I am stoked to see that Viva Carlos is running their 10 questions again! These are always fun. (Also I have no pictures for recaps just yet.)
1. Do you actually always pick the horse’s feet? Always? Really?
I’m a little freaky about the feet. Always during the daily grooming, always before a ride, always after the ride. On the occasions when I don’t (either when I’m tacking up a schoolie in a mad rush, or when I go to shows and forget my hoof pick like a terrible horse person) it irritates me for at least an hour. Woe betide any unhappy soul responsible for a horse’s feet if I get there and they have smelly feet or sticky frogs or even a whiff of thrush. (My longsuffering right hand man is just as pedantic, luckily for him).
2. What is the biggest obstacle/reason preventing you from becoming a professional or competing full time with ease?
Well, considering I am (kind of) a professional, this one’s a little hard to answer. But the biggest obstacle that might someday force me out of this wonderful life is undoubtedly money. Ugh money. I think my working students earn more than I do at this point. However, it’s God I serve, not mammon, and I know which one of God and mammon is in charge. So I have faith that that will never be my reason to quit.
3. Do you think it will ever not be about the money?
Yes. I think it already is, for some people. Whether or not the sport/career/hobby is going to be about money isn’t something that can be totally controlled by society. Sure, it helps to have a super fancy horse and a super fancy yard, but at the end of the day you can’t buy a horse’s willingness or your own skill. Making it about the money is a choice each of us makes as individuals, and bemoaning those who do make it about the money isn’t going to change anything. It’s only our own choices, our own actions for a higher cause that can change the world.
4. Was there ever a horse that you loved and really wanted to have a connection with, but it just never panned out? Details.
Oh Ryka. I loved that horse. I still do – I just never see him anymore. There was a real connection there, a kind of fairytale compatability that you only see in poorly made girls’ horse movies. He was the crazy stallion nobody could ride, and I was the nervous kid who could ride him. But some of his scars just ran too deep. He flipped out at our first show together and even I couldn’t get him back, and I haven’t been back on him since. Due to circumstances, I don’t even really go to the yard where he is anymore. But he still tips his ears towards my voice and my heart still skips a beat at the sight of him.
5. What is one weakness in your riding that even your trainer doesn’t pick up on, only you?
I don’t think any of my coaches really know how nervous I am. I was never good at covering up my feelings, but since we started the yard, it’s something I learned really, really quickly. Kids don’t like to see grownups scared and it’s made me more confident in a way, but a lot of my nerves are still there – just squashed away somewhere until something flips the switch.
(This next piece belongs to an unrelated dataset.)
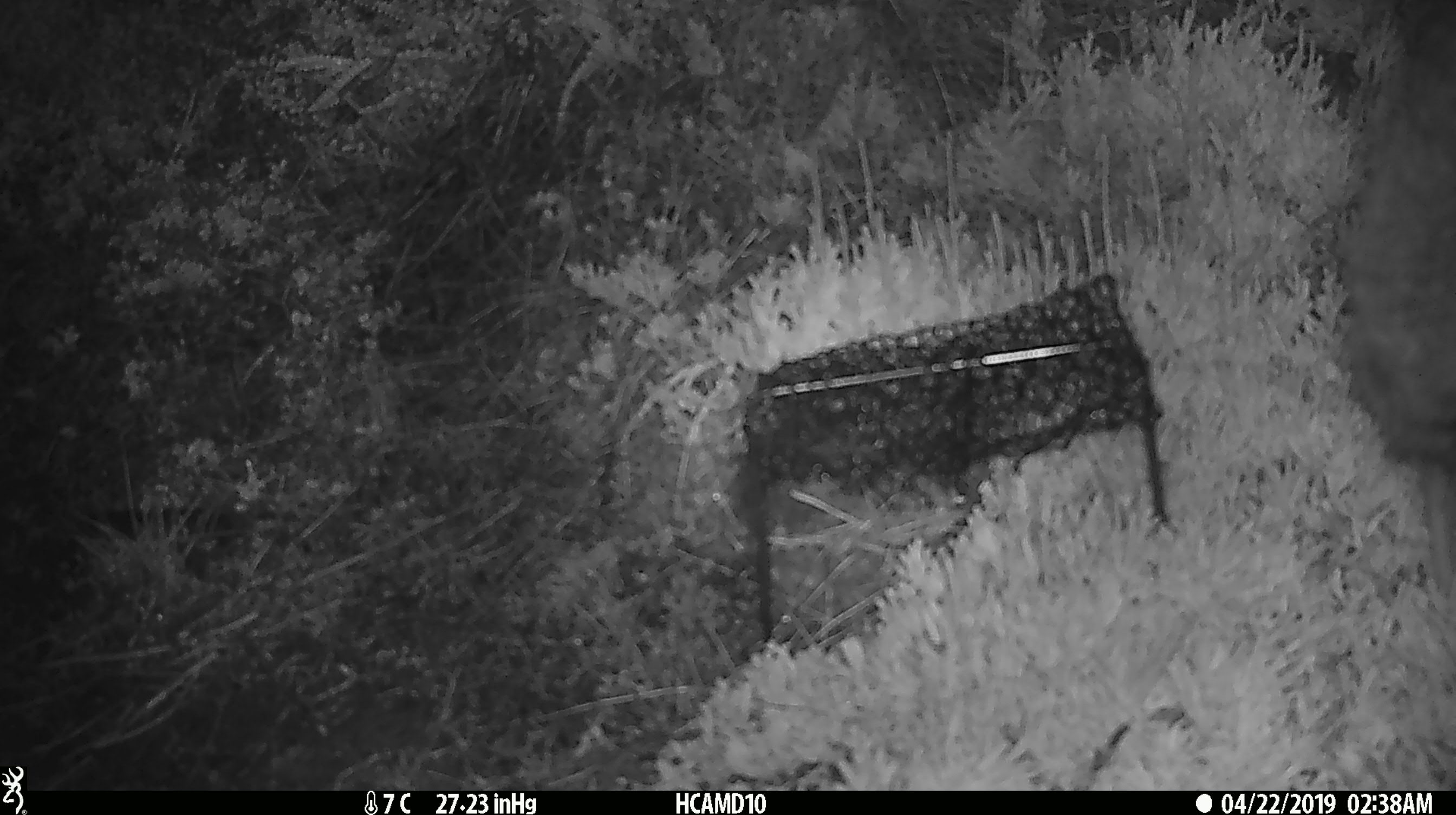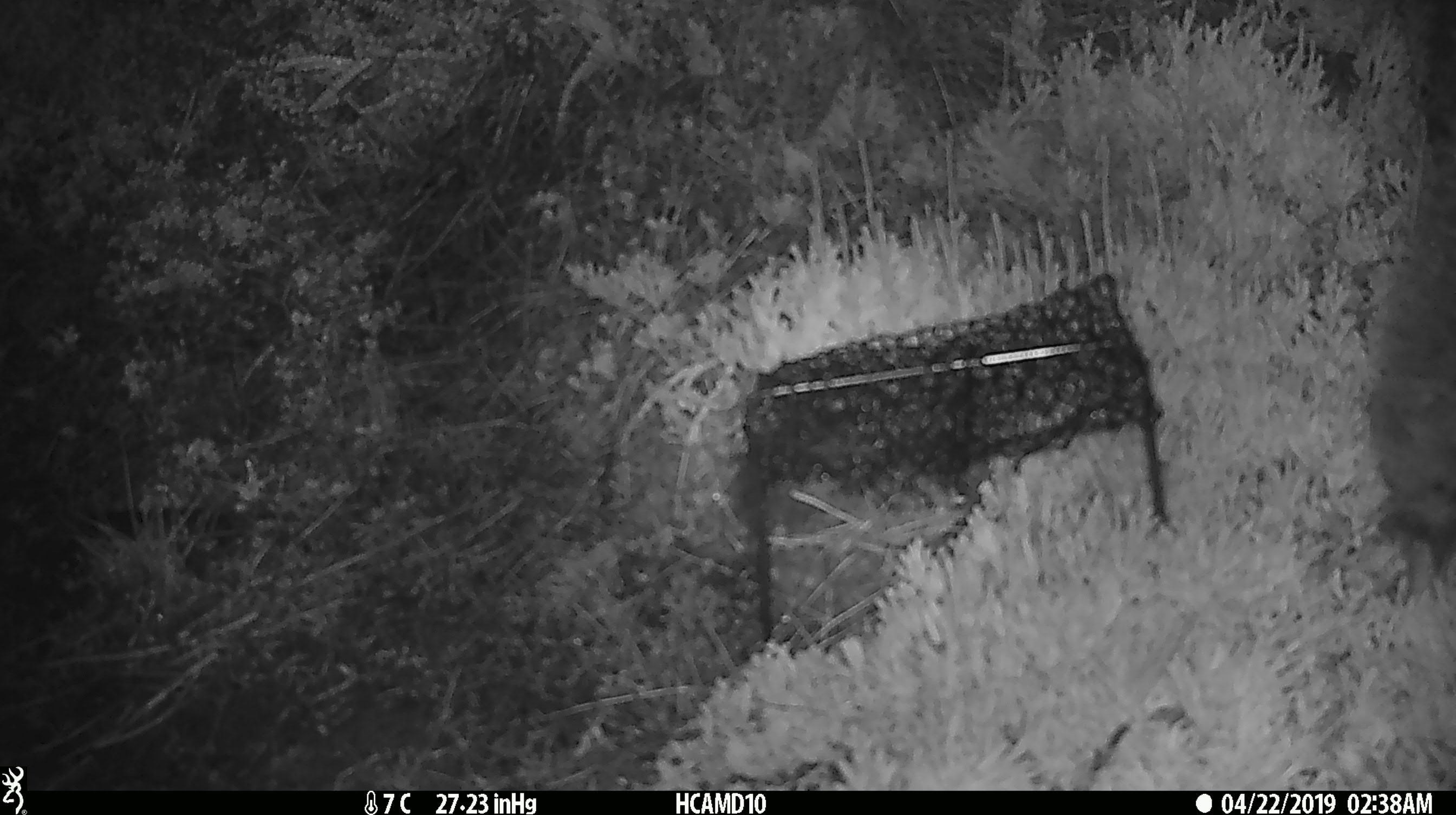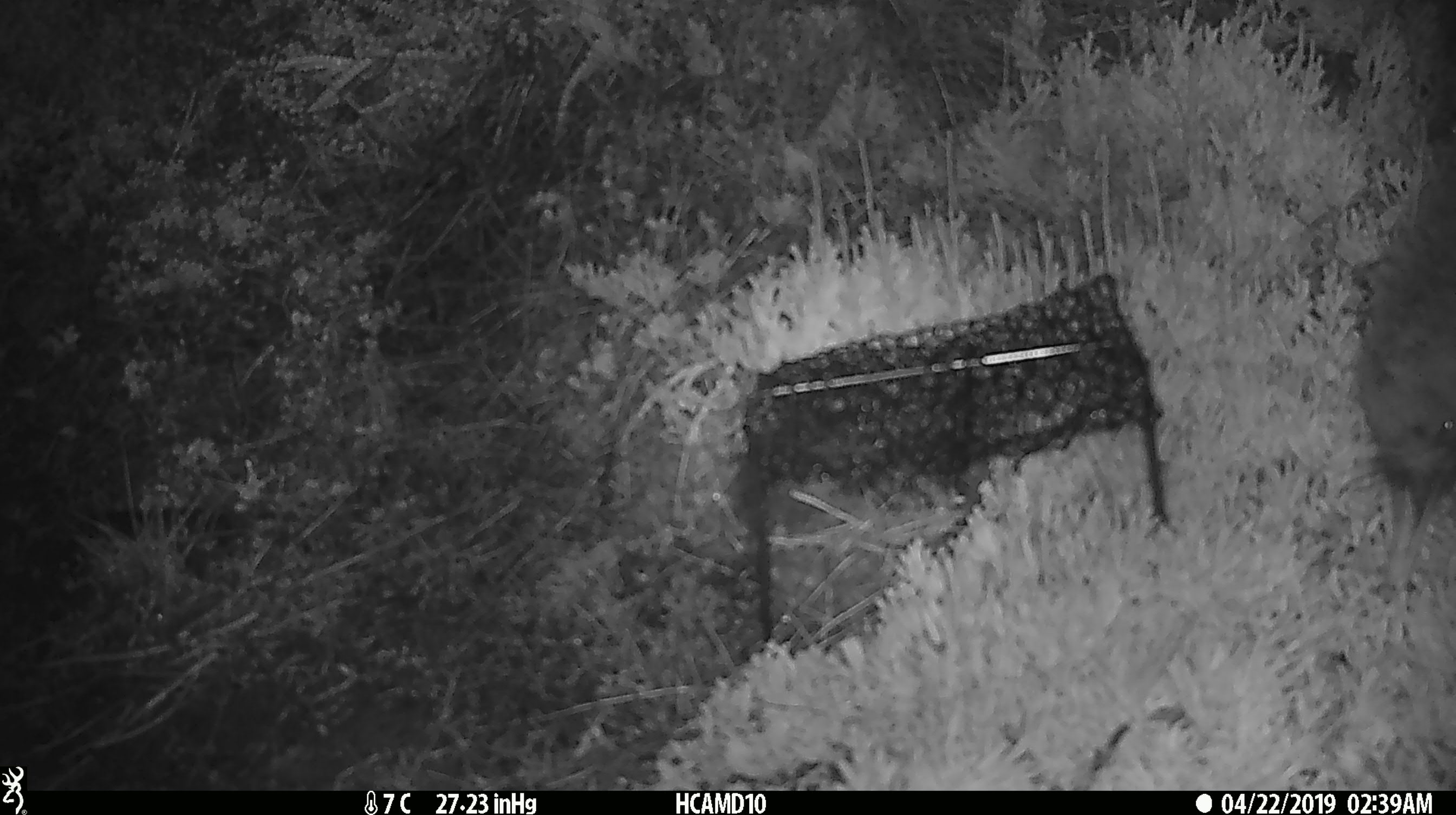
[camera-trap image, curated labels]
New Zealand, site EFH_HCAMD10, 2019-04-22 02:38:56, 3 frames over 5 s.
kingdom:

If I was as good at being confident as I am at acting confident, I’d be a bronc rider!
6. What is the biggest doubt/insecurity you ask or tell yourself in your head?
Oh, I have classic impostor syndrome. It’s annoying but at least now it has a name.
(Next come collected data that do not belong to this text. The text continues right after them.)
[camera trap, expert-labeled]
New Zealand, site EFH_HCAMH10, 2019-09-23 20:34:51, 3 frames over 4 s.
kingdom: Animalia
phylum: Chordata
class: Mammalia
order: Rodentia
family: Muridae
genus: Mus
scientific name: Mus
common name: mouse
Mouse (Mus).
7. There is a barn fire. You are the first person to discover it and see that the roof is collapsing in slowly, and you can tell that it’s going to come down any time. Do you call people first, or head in straight to save the horses?
Guys, I run a stableyard. Multitasking is my thing. I’ll be clamping my phone between shoulder and ear while leading three horses, one of them panicking. Besides, someone has probably already called me to come fix it, so…
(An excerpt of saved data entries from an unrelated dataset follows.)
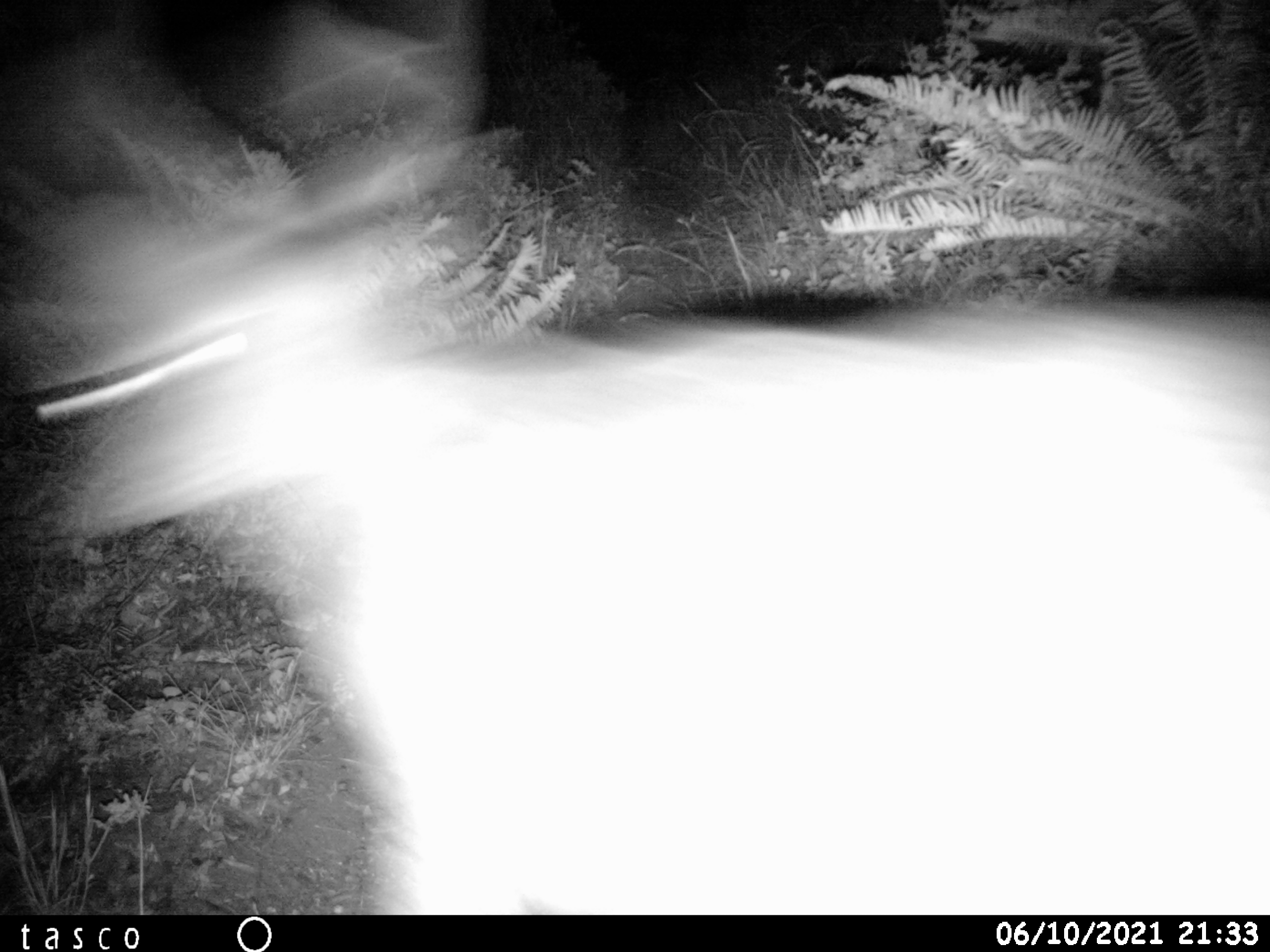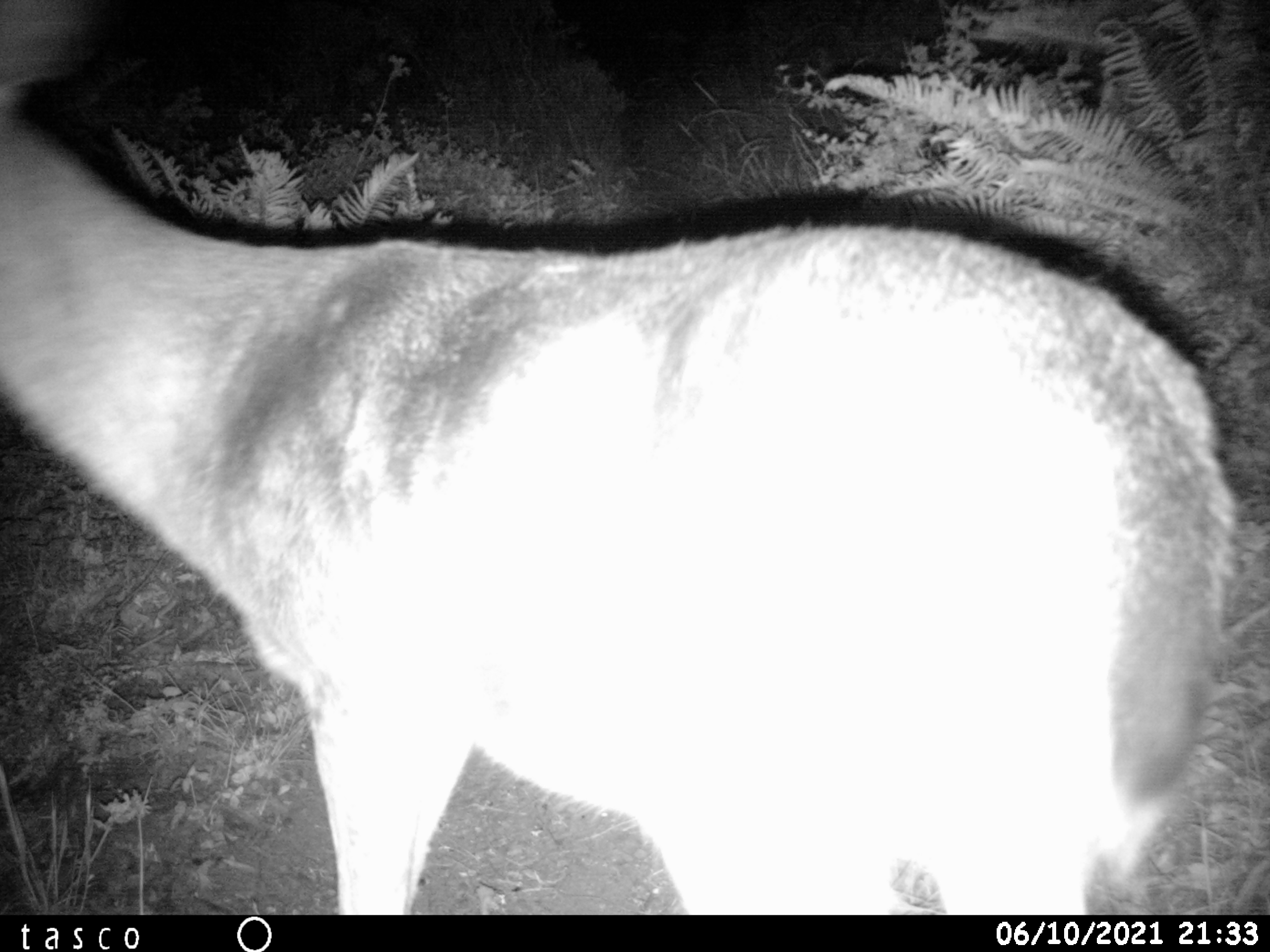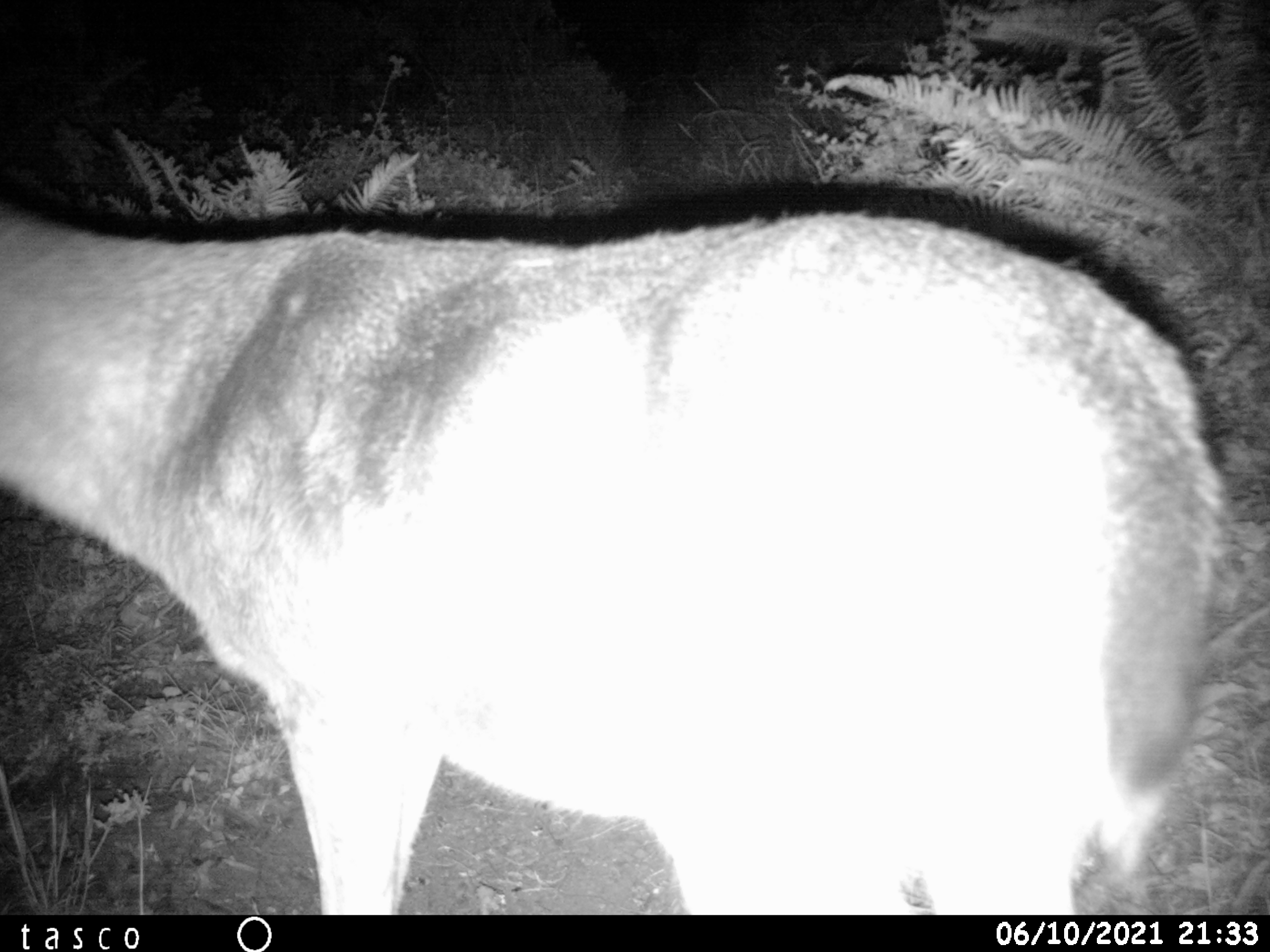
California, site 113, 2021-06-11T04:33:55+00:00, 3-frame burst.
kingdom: Animalia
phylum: Chordata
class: Mammalia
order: Artiodactyla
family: Cervidae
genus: Odocoileus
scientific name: Odocoileus hemionus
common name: mule deer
Mule deer (Odocoileus hemionus).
8. What is one event in your riding career/horse/anything that you’re still not over, even though you might tell others you are?
I don’t think I’ll ever really get over Achilles. It was seven years ago, but I still have the same triggers he gave me – stallions, big horses, and buckers. (Also Friesians, but that’s their own fault). The funny part is that he was Thunder’s daddy and Thunder did a lot of healing of the damage Killer caused.
9. If you could tell off one person you just don’t like, what would you say?
Horses and children are not status symbols. Trainers are not crash test dummies. It is not OK to treat any of them as such.
10. Have you ever seen questionable riding or training practices, but let it go/ignored it? How do you feel about it in hindsight?
Not that I can really think of. I can take a view on mild neglect a little if I know the owner and they’ve fallen on hard times/are clueless and are trying to fix it, or I’ll just help them out with education/food/whatever, but physical abuse is never going to be something I’ll be quiet about. It’s explainable, but never justifiable.